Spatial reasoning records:

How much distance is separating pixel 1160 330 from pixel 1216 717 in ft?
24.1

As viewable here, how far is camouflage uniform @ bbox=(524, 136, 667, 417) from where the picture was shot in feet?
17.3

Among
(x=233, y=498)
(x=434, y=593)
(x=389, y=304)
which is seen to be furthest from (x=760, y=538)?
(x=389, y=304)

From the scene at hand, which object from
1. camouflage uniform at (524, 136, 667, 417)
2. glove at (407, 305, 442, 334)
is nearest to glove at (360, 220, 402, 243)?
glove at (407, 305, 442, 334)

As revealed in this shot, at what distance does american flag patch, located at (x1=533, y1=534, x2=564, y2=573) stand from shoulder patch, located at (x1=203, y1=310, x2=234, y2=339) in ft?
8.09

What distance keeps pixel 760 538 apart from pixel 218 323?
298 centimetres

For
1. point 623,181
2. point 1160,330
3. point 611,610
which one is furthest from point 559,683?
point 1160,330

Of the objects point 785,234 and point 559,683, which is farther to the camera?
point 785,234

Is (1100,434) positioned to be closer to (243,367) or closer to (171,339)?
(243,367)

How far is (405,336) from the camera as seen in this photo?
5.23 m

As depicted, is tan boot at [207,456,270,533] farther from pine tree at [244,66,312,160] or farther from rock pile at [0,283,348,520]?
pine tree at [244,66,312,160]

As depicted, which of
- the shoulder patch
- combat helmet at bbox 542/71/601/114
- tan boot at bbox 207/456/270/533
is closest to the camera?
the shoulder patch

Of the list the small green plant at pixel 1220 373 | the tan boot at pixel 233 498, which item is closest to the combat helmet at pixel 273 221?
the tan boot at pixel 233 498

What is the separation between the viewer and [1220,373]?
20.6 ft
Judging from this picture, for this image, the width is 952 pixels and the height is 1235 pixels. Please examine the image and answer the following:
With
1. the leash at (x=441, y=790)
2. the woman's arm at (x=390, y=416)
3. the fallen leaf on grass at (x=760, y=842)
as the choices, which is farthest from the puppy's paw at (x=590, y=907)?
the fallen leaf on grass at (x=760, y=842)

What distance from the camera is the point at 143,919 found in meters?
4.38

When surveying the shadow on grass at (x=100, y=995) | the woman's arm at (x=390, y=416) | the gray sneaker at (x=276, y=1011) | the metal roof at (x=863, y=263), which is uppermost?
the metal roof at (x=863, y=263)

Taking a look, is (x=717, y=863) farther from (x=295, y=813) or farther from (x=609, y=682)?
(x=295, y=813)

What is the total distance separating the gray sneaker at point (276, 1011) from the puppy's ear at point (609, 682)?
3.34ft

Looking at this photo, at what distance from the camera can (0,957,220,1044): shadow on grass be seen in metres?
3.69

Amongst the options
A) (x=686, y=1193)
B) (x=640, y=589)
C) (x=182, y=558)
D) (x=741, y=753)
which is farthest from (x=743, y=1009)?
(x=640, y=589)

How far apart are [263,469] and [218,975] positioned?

Task instructions ▸ In the data above, substitute "military fatigues" for every occurrence of "camouflage uniform" and leave everything else unchanged.

Output for this exercise ▸
How much distance is separating pixel 1160 330 from pixel 1216 717 in ft?
24.1

As viewable here, how far is military fatigues @ bbox=(524, 136, 667, 417) from where the picture was shot in feet?
17.3

Among
(x=233, y=498)
(x=434, y=593)
(x=389, y=304)
which is seen to be furthest from (x=760, y=538)?
(x=389, y=304)

From the scene at hand, which object from
1. military fatigues at (524, 136, 667, 417)
2. glove at (407, 305, 442, 334)
is nearest to glove at (360, 220, 402, 243)?
glove at (407, 305, 442, 334)

As revealed in this shot, at what distance does american flag patch, located at (x1=533, y1=534, x2=564, y2=573) stand from shoulder patch, located at (x1=203, y1=310, x2=234, y2=339) in ft?
8.09

What distance keeps pixel 760 538 apart from pixel 218 323?
298 centimetres

For
1. point 623,181
2. point 1160,330
3. point 611,610
which one is furthest from point 559,683?
point 1160,330

Of the objects point 785,234 and point 559,683, which is farther to the camera?
point 785,234

Is (1100,434) positioned to be closer to (243,367) or closer to (171,339)?
(243,367)

How far is (405,336) from the camera as seen in this photo?
5.23 m

As depicted, is tan boot at [207,456,270,533] farther from pine tree at [244,66,312,160] or farther from rock pile at [0,283,348,520]?
pine tree at [244,66,312,160]

As depicted, which of
- the shoulder patch
- combat helmet at bbox 542/71/601/114
- tan boot at bbox 207/456/270/533
is closest to the camera?
the shoulder patch

Of the list the small green plant at pixel 1220 373 | the tan boot at pixel 233 498, which item is closest to the combat helmet at pixel 273 221?
the tan boot at pixel 233 498

What is the separation between the viewer and [1220,373]?
20.6 ft
Judging from this picture, for this image, the width is 952 pixels and the height is 1235 pixels. Please examine the image and answer the following:
With
1. the leash at (x=441, y=790)
2. the woman's arm at (x=390, y=416)
3. the fallen leaf on grass at (x=760, y=842)
as the choices, which is farthest from the puppy's paw at (x=590, y=907)?
the fallen leaf on grass at (x=760, y=842)

What distance from the camera is the point at 143,919 found in meters?
4.38

When surveying the shadow on grass at (x=100, y=995) | the woman's arm at (x=390, y=416) | the gray sneaker at (x=276, y=1011) | the metal roof at (x=863, y=263), which is uppermost?
the metal roof at (x=863, y=263)

Taking a look, is (x=717, y=863) farther from (x=295, y=813) or farther from (x=609, y=682)?
(x=295, y=813)

What is the total distance separating the gray sneaker at point (276, 1011) from the puppy's ear at point (609, 682)?
3.34ft

Looking at this photo, at what distance from the camera can (0,957,220,1044): shadow on grass be seen in metres?
3.69

Amongst the options
A) (x=686, y=1193)
B) (x=640, y=589)
C) (x=182, y=558)
D) (x=741, y=753)
which is farthest from (x=743, y=1009)?
(x=640, y=589)

How far apart are [263,469] and [218,975] positioned?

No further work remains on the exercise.